Brier scores reflect the squared deviation between predicted probabilities for a set of events and the actuarial outcomes for each elicitation (response/update) of a forecast question, averaged across the total number of elicitations; low values, less than 0.5, indicate accuracy above chance. Brier scores were computed for each participant for each unique forecast. To reduce the complexity and simplify the nesting structure of our data for this research on generalized analytical forecasting performance, we aggregated across participants’ Brier scores on all answered forecasts. This method provides a single index of each participant’s forecasting ability, independent of the number of forecasting questions they responded to and the number of times they updated these forecasts. In addition to a single aggregated index of forecasting ability, we also computed Brier score indices across different subtypes of forecast questions: election outcomes and changes in leadership, economics and market trends, international relations and agreements, and military conflicts. Independently, we performed the same operation for participants’ confidence scores, associated with each elicitation, to provide an index of their confidence in their forecasts on average.
Questionnaire batteries
Participants completed an intake questionnaire at the onset of their tasking. Measures were distributed across six batteries and could be taken separately to reduce participant fatigue. All questionnaires were self-paced and administered via links to SurveyMonkey.com surveys hosted on the iSPADE system. Questionnaires included a range of demographic questions (e.g., age, sex, education, self-reported SAT scores). Additionally, personality and motivation inventories were included, such as measures of “Big Five” personality traits (Big Five Inventory [BFI]; John, Donahue, & Kentle, 1991)—Neuroticism (e.g., anxiety, indecision, volatility), Extraversion (e.g., outgoingness, social approach), Openness to Experience (e.g., open-mindedness, consideration of alternatives), Agreeableness (e.g., friendliness, approachability, acceptance), and Conscientiousness (e.g., thoroughness, vigilance). We also included measures of appetitive/aversive motivation (behavioral inhibition system/behavioral avoidance system scales [BIS/BAS]; Carver & White, 1994) and cognitive style assessments, such as inductive-intuitive and deductive-rational approaches to analysis (Rational-Experiential Inventory [REI], Hedgehog vs. Fox, Cognitive Style Index [CSI]; see Kozhevnikov, 2007, for review), as well as measures of motivated cognition—Need for Cognition (NFC; Cacioppo, Petty, & Kao, 1984) and Need for Closure (NFCL; Kruglanski, Webster, & Klem, 1993; Roets & Van Hiel, 2011).

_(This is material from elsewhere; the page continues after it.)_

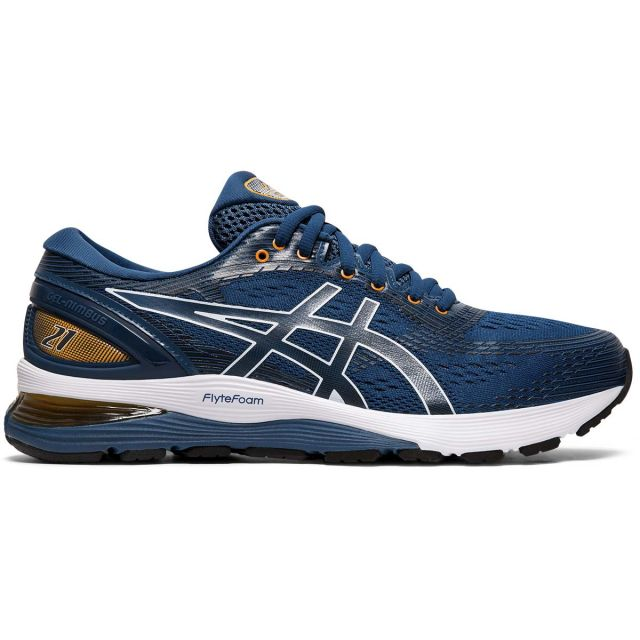 Asics Men's GEL Nimbus 21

Participants also completed both subjective and objective measures of aptitude, including subjective measures of numeracy or comfort with mathematical operands (Subjective Numeracy [SNS]; Fagerlin et al., 2007), short-form problem-solving sets requiring inhibitory control (Cognitive Reflections Test [CRT]; Frederick, 2005), and analogy, mathematical reasoning, and logic problem-solving questions taken from sample “practice” SAT/GRE items publicly available online (see supplementary material for complete list of problems). Finally, participants answered multiple-choice word problems related to analytical reasoning at the intersection of economic judgment and numeracy (i.e., sunk cost fallacy, conjunction fallacy, etc.; cf. Kahneman & Tversky, 1983; see supplementary material for complete list of items). Scaling, completion rates, and scale reliabilities for all individual difference and aptitude measures are presented in Table 1.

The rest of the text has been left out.